Apartment Carbon Monoxide Deaths strike Chicago’s South Side

Two are left dead in an apartment carbon monoxide poisoning in the Chicago’s Little Village neighborhood with four others hospitalized.

This Friday, September 10, in Chicago two women died and four others, including 3 children were hospitalized in an apartment carbon monoxide poisoning. The two deceased women were found in their basement apartment in the two story building while those injured were taken from a first floor unit.

See our related blog of with respect to deaths from Hurricane Ida in illegal basement apartments.

Little Village in Chicago carbon monoxide deaths

Apartment Carbon Monoxide deaths strike Chicago’s Little Village Neighborhood. See https://www.upi.com/Top_News/US/2021/09/10/2-dead-hospitalized-Chicago-carbon-monoxide-leak/3881631318731/

The mother and daughter discovered deceased were believed to have succumbed to a leak which began the night before. A neighbor reported smelling gas coming from the home. The source of the leak is yet to be determined according to the UPI. https://www.upi.com/Top_News/US/2021/09/10/2-dead-hospitalized-Chicago-carbon-monoxide-leak/3881631318731/

According to first responders, CO levels were 20 times higher (200 parts per million) than what we consider a safe limit.[1]  Fire officials said that there did not appear to be working carbon monoxide detectors on every floor of the home.

“We gotta make sure that carbon monoxide detectors are on all levels in here, and they are our first line of defense to protect us from any type of events such as this,” said Acting Dep. District Chief Barry Garr, Chicago Fire Dept.”

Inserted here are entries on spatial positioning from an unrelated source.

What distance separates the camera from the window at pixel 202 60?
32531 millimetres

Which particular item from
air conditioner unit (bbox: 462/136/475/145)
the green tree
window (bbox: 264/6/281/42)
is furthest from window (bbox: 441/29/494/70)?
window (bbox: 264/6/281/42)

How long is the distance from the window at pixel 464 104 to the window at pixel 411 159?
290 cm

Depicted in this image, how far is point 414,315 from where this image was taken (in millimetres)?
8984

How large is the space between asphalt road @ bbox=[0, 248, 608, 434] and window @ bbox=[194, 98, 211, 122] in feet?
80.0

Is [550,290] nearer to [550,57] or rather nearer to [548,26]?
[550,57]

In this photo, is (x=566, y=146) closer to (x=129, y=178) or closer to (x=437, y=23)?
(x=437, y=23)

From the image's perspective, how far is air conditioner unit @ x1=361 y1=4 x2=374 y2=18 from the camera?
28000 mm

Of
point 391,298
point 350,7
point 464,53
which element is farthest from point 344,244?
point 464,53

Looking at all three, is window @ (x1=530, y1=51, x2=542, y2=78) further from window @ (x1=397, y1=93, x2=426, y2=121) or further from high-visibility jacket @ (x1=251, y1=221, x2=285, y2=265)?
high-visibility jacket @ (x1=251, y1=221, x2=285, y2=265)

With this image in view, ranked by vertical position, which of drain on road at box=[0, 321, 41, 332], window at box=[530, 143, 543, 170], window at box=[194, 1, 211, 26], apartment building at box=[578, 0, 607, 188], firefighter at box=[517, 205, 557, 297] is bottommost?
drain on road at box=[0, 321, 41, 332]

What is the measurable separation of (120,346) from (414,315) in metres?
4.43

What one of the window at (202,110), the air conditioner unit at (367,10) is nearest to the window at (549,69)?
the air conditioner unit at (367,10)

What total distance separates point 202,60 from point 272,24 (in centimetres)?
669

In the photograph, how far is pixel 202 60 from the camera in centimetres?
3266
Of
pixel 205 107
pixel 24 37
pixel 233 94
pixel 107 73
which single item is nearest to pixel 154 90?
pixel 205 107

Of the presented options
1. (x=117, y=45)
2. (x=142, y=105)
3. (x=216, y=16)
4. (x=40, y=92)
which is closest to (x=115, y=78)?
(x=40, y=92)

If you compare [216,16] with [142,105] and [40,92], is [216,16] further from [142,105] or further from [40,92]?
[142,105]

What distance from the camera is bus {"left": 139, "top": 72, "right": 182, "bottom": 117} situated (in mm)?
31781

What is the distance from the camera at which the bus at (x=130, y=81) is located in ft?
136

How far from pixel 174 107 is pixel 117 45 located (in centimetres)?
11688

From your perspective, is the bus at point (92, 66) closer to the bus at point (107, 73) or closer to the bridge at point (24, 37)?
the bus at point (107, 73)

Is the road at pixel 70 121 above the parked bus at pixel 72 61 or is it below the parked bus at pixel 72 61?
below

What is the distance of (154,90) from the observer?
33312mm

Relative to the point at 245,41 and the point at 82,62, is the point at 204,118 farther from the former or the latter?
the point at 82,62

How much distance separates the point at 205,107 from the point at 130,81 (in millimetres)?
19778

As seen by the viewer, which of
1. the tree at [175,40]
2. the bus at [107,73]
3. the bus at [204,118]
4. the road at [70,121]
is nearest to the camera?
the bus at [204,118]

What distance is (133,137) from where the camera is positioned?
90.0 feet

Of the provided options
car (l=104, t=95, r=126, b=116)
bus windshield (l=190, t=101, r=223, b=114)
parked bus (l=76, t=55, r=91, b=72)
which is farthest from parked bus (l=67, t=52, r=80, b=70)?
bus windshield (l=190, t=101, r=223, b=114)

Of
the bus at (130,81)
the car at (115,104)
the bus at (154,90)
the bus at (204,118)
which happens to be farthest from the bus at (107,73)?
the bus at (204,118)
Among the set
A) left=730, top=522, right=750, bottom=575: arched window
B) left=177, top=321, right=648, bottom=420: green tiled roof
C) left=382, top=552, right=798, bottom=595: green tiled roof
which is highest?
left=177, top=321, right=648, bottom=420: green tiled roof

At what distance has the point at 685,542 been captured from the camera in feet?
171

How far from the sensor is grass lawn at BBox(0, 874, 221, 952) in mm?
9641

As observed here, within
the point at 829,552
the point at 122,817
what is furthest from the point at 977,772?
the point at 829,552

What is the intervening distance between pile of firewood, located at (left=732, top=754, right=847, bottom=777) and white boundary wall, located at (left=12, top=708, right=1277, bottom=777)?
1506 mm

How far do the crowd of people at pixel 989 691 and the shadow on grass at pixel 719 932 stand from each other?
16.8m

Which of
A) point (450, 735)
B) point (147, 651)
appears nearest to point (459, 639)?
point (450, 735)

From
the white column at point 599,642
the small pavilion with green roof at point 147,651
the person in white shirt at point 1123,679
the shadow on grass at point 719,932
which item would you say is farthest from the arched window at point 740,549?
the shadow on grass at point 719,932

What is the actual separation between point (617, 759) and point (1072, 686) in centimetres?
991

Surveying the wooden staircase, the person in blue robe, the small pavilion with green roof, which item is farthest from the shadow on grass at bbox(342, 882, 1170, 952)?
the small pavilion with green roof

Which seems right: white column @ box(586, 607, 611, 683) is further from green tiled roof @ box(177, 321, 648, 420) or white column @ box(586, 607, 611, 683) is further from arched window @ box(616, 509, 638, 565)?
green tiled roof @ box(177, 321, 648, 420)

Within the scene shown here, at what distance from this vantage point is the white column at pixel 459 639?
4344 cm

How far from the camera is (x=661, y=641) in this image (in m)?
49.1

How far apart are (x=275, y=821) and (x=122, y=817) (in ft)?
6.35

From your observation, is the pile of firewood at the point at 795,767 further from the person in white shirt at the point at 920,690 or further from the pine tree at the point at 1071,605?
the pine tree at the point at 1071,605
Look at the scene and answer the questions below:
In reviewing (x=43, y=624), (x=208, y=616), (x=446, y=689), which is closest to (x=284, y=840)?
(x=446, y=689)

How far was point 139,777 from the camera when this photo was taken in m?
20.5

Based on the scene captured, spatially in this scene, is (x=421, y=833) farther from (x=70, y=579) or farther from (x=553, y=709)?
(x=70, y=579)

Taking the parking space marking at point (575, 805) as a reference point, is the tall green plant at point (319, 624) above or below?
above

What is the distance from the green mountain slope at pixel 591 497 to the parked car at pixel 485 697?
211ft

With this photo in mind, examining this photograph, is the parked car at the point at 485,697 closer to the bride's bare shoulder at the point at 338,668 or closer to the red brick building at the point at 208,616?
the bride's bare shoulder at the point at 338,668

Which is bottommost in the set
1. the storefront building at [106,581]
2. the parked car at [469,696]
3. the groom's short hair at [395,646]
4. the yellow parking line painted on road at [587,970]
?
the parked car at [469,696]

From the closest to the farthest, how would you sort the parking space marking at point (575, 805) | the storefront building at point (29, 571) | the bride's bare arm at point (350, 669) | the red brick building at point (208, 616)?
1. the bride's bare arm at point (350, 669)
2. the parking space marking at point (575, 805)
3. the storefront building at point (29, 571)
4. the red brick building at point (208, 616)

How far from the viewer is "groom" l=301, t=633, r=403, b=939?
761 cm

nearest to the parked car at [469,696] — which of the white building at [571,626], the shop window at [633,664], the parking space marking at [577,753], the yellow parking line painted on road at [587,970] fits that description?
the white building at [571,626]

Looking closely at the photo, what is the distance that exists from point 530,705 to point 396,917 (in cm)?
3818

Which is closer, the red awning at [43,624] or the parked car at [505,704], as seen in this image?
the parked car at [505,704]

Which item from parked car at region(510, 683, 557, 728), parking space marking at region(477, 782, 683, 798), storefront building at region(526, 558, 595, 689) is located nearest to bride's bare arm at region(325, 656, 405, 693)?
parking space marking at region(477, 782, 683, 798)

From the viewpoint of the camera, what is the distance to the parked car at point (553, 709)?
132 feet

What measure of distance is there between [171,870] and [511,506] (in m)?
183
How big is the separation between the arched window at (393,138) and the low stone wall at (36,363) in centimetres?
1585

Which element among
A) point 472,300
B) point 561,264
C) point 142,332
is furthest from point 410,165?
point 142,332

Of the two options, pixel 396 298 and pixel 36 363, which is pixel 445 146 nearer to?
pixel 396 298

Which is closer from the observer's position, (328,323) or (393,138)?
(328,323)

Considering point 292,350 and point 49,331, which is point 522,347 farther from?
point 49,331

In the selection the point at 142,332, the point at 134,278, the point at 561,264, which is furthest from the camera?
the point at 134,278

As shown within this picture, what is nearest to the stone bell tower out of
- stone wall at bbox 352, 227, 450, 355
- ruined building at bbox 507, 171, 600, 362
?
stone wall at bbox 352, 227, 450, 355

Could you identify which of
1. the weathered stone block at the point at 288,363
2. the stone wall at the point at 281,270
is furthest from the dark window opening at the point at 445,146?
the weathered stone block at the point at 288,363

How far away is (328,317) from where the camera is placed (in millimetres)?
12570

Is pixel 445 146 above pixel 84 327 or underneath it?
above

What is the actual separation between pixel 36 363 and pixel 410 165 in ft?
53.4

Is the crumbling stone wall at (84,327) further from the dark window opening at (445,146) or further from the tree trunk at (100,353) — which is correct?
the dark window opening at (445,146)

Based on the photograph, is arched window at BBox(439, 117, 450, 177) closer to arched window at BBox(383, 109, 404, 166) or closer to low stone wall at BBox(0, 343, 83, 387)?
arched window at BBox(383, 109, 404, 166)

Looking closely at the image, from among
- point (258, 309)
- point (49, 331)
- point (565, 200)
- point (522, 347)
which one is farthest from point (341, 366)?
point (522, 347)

The tragedy of this story is that a neighbor had received no response the day before when delivering meals to the basement apartment. It wasn’t until the next day that the neighbor was alerted by the obvious odor of gas that something was wrong. Chicago Fire Department Acting Deputy District Chief Barry Garr noted that the home has a heater in the basement but it was unclear whether that was the source of the carbon monoxide.

A neighbor observed that the family in the unit above had some warning:

“The kids, they were smelling gas since yesterday, because the alarm was ringing, and she thought they needed a battery or something.”

One may ask if the alarm was going off, why didn’t they suspect carbon monoxide poisoning. The answer could very well be that the alarm that was going off was a smoke detector. While smoke detectors don’t alarm over CO ambient air levels, when see accumulates in levels approaching 5,000 ppm, it comes with unburned fuel which can set off the smoke alarm, as the smoke alarm is designed to detect this type of chemical.

Apartment Carbon Monoxide Deaths Hit Basements First

The legal requirements for basement apartments are similar to those in New York City. See today’s blog about illegal apartments resulting in deaths after Hurricane Ida hit New York City. The regulations in New York state also that:

“Basement apartments must also be fitted with smoke detectors and they require carbon monoxide detectors if the heating system burns fossil fuel.” https://www.sapling.com/6719436/legal-requirements-basement-apartments-chicago

Firefighters had observed that carbon monoxide detectors did not exist on every level of the building. Deaths are more likely to cluster where the furnace is, such as in a basement apartment. However, all levels of an multi-story apartment building are at risk because the furnace will recirculate the carbon monoxide throughout all levels. Even when the units have separate furnaces, they may share a common vent stack.

The core business of the Brain Injury Law Group is representing the victims of carbon monoxide poisoning. In almost every case, the landlords and their management people are at fault for this poisoning. Such fault may start with the failure to have working carbon monoxide alarms, but in all likelihood the furnace or fuel burning appliance has been poorly maintained and may be used far beyond its useful life.

Attorney Gordon Johnson Cook County Bar #63395


[1] There is a high probability that the amount of carbon monoxide coming out of this fuel burning appliance was closer to 5,000 ppm than the 200 ppm measured in the ambient air. The human nose typically can’t smell the unburned fuel (why they smelled gas) until the CO amounts reach close to 5,000 ppm. When a person smells gas in a CO poisoning, what they are actually smelling is the unburned fuel that is left over from the incomplete combustion that causes creation of carbon monoxide versus the appropriate CO2.